Q Well, how much more restrictive will this be just to get it -- to modify it in some way?

SR. DEFENSE OFFICIAL: It's not -- it's not intended to be more restrictive except for those things that are -- you know, are surrounded by the higher walls where we'll take a very careful look and have higher penalties.

SR. DEFENSE OFFICIAL: If something's in the top tier, it will be -- the intention is that it be -- more time be spent in -- first in understanding and identifying the potential ways in which it could get released and so forth. And then there will be, as was said, higher thresholds, higher walls associated with exporting those items.

STAFF: I think that's a good place to probably close it up.

Q Just one basic question.

Q Actually, just a click clarification, possibly.

STAFF: All right. A quick clarification and a basic question, and then we're done.

Q You mentioned the two independent agencies. One is licensing, and one is enforcement.

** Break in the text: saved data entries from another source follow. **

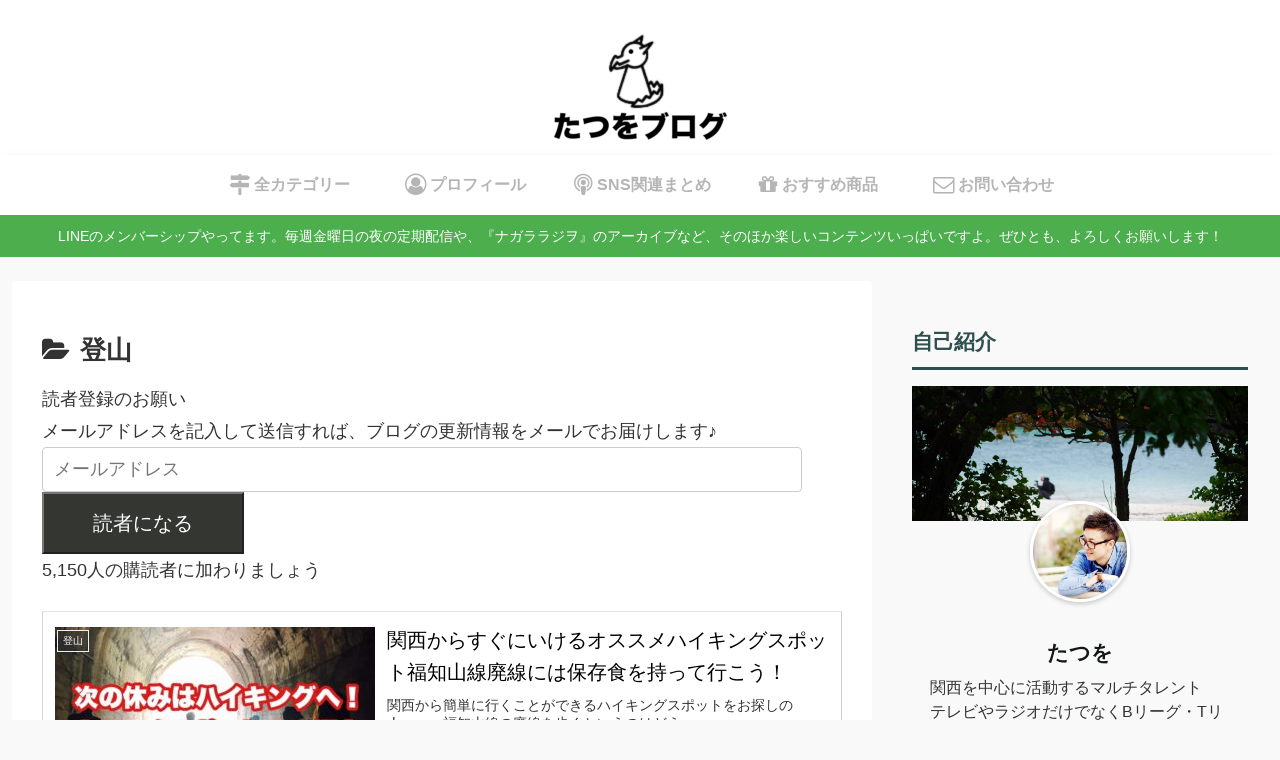

--- FILE ---
content_type: text/html; charset=utf-8
request_url: https://www.google.com/recaptcha/api2/aframe
body_size: 268
content:
<!DOCTYPE HTML><html><head><meta http-equiv="content-type" content="text/html; charset=UTF-8"></head><body><script nonce="kNeLF6o42gG_yqUbzqr-YA">/** Anti-fraud and anti-abuse applications only. See google.com/recaptcha */ try{var clients={'sodar':'https://pagead2.googlesyndication.com/pagead/sodar?'};window.addEventListener("message",function(a){try{if(a.source===window.parent){var b=JSON.parse(a.data);var c=clients[b['id']];if(c){var d=document.createElement('img');d.src=c+b['params']+'&rc='+(localStorage.getItem("rc::a")?sessionStorage.getItem("rc::b"):"");window.document.body.appendChild(d);sessionStorage.setItem("rc::e",parseInt(sessionStorage.getItem("rc::e")||0)+1);localStorage.setItem("rc::h",'1768616532293');}}}catch(b){}});window.parent.postMessage("_grecaptcha_ready", "*");}catch(b){}</script></body></html>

Will they be two separate, or will the same agency do the licensing and enforcement?

SR. DEFENSE OFFICIAL: Well, since the single licensing agency decision has not yet been made, I'm not sure that there's a hundred-percent answer to that. But we have conceived of them as two.

Q Two. Separate ones.


Q Okay.

STAFF: And basic question.

Q And when -- and when this -- in theory, if this all gets passed, what's the timetable for implementation?

SR. DEFENSE OFFICIAL: Well, it depends quite a bit on when it gets passed.

Q I'm sorry, in terms of --

SR. DEFENSE OFFICIAL: Phase one and two, very soon, this year, and -- this year and as -- and as soon as -- we want to have consultations with the Hill before we begin to do even the administrative steps, so that we don't bias the prospects for phase three and some -- and the funding we need for some elements of phase one like for IT. But we'd like to move forward quickly, and we'd like to get some legislation passed this year on the Hill. And that's a conversation that has begun and is -- I think is going to intensify over the coming few weeks.

Q Some but not all the legislation.

SR. DEFENSE OFFICIAL: We'll see how -- we'll see what the -- frankly, what the -- what the -- what the traffic will bear. We think that there's a clear vision for getting to phase three and accomplishing this. The more we can do this year, the better.